▶ **Exercise prompt**
Reproduce all of the rows below word for word, without changing anything.

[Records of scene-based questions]

>>>>>

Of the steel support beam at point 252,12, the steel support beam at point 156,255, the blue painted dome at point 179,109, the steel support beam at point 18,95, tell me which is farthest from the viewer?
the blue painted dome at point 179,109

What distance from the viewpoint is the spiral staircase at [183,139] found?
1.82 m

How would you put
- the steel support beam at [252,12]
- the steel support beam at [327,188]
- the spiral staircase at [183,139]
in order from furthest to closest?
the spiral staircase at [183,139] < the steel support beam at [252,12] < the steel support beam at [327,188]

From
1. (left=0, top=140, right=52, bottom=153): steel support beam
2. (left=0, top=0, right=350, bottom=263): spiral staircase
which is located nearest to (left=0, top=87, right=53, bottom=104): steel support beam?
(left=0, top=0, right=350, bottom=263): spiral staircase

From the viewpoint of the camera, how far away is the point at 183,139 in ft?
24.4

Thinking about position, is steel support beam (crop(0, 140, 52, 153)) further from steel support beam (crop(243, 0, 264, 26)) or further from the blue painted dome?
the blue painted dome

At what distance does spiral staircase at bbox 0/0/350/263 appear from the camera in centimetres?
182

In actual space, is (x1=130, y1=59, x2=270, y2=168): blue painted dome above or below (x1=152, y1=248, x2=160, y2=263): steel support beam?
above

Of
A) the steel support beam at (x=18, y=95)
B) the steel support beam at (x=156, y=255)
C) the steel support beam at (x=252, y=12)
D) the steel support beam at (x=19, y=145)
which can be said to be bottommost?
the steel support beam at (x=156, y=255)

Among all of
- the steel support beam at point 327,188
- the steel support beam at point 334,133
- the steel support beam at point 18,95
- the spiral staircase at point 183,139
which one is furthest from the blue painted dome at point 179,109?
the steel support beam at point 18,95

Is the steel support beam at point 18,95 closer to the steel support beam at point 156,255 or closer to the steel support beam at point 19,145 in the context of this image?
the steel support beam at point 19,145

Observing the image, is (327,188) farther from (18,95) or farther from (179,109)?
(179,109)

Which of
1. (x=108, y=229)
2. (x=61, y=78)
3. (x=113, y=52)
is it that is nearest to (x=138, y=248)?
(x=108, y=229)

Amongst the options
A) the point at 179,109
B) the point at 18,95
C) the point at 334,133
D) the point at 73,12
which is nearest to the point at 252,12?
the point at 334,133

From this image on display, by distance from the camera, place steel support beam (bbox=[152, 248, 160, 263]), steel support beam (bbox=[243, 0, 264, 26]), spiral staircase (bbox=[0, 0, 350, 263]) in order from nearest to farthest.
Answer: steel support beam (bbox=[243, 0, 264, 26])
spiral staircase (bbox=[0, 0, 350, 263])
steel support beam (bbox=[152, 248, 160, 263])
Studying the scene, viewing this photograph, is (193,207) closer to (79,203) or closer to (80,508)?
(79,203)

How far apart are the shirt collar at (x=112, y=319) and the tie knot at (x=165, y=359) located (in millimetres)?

<<<<<

▶ **Final result**
Of the steel support beam at point 252,12, the steel support beam at point 156,255, the blue painted dome at point 179,109, the steel support beam at point 18,95, tell me which is farthest from the viewer?
the blue painted dome at point 179,109

What distance from the viewpoint is the spiral staircase at [183,139] found?
1.82 m

How would you put
- the steel support beam at [252,12]
- the steel support beam at [327,188]
- the spiral staircase at [183,139]
in order from furthest to closest?
the spiral staircase at [183,139] < the steel support beam at [252,12] < the steel support beam at [327,188]

From
1. (left=0, top=140, right=52, bottom=153): steel support beam
2. (left=0, top=0, right=350, bottom=263): spiral staircase
which is located nearest to (left=0, top=87, right=53, bottom=104): steel support beam?
(left=0, top=0, right=350, bottom=263): spiral staircase

From the viewpoint of the camera, how far away is the point at 183,139 in ft?
24.4

Thinking about position, is steel support beam (crop(0, 140, 52, 153)) further from steel support beam (crop(243, 0, 264, 26)) or further from the blue painted dome?
the blue painted dome

At what distance does spiral staircase at bbox 0/0/350/263 appear from the camera in centimetres?
182

In actual space, is (x1=130, y1=59, x2=270, y2=168): blue painted dome above or below (x1=152, y1=248, x2=160, y2=263): steel support beam?
above

Of
A) the steel support beam at (x=18, y=95)
B) the steel support beam at (x=156, y=255)
C) the steel support beam at (x=252, y=12)
D) the steel support beam at (x=19, y=145)
which can be said to be bottommost?
the steel support beam at (x=156, y=255)

Among all of
- the steel support beam at point 327,188
- the steel support beam at point 334,133
- the steel support beam at point 18,95
- the spiral staircase at point 183,139
which one is furthest from the blue painted dome at point 179,109?
the steel support beam at point 18,95

Is the steel support beam at point 18,95 closer to the steel support beam at point 156,255 or closer to the steel support beam at point 19,145 in the context of this image?
the steel support beam at point 19,145

Observing the image, is (327,188) farther from (18,95) or farther from (179,109)?
(179,109)

Which of
1. (x=108, y=229)
2. (x=61, y=78)
3. (x=113, y=52)
is it that is nearest to (x=138, y=248)?
(x=108, y=229)

Amongst the options
A) the point at 179,109
B) the point at 18,95
C) the point at 334,133
D) the point at 73,12
which is nearest to the point at 252,12?
the point at 334,133

From this image on display, by distance from the camera, place steel support beam (bbox=[152, 248, 160, 263]), steel support beam (bbox=[243, 0, 264, 26]), spiral staircase (bbox=[0, 0, 350, 263]) in order from nearest to farthest.
Answer: steel support beam (bbox=[243, 0, 264, 26])
spiral staircase (bbox=[0, 0, 350, 263])
steel support beam (bbox=[152, 248, 160, 263])
Studying the scene, viewing this photograph, is (193,207) closer to (79,203) or closer to (80,508)?
(79,203)

How far apart are the shirt collar at (x=112, y=319) and the tie knot at (x=165, y=359) located (in millimetres)?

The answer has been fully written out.